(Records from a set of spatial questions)
........

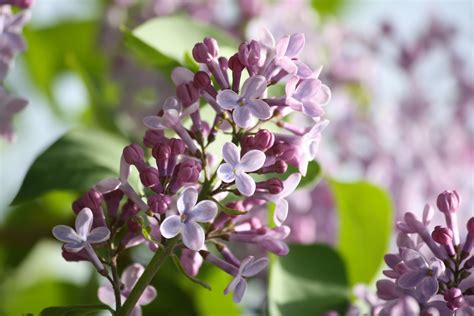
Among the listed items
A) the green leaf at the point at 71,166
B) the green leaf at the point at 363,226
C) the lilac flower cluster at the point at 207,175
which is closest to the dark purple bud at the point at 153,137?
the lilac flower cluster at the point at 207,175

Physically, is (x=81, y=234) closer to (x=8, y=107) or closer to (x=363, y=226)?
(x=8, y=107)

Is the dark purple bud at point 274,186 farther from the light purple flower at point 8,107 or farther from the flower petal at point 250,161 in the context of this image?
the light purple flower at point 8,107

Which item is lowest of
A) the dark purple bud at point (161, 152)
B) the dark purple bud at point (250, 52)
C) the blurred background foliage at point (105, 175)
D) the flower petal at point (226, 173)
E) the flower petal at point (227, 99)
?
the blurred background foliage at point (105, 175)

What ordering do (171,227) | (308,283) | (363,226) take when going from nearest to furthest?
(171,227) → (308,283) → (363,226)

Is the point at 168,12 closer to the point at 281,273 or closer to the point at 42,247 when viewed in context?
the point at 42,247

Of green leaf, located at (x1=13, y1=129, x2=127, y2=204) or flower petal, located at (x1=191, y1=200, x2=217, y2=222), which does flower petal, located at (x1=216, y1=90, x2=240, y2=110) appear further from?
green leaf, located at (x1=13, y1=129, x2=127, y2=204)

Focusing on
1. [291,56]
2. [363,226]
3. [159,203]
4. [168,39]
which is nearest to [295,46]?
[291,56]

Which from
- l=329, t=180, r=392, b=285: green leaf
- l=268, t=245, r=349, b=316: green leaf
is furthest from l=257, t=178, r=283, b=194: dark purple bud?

........

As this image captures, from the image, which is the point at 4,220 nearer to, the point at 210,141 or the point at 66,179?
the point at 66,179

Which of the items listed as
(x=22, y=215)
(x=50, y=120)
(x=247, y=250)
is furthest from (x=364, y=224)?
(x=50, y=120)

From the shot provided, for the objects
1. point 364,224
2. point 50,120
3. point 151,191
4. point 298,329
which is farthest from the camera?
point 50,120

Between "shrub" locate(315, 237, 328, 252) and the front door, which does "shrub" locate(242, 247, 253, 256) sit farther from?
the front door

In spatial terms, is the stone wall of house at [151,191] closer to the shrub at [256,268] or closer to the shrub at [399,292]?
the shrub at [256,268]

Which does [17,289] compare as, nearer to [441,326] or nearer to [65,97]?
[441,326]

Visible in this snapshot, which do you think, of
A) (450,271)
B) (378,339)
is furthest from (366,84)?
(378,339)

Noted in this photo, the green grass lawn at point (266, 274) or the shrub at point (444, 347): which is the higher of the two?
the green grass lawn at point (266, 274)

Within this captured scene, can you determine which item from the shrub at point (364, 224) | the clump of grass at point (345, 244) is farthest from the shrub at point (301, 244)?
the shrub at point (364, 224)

........

* **WHAT TO DO**: How many lines of the data above contain the string "light"? Reply with the number alone.

* **REPLY**: 2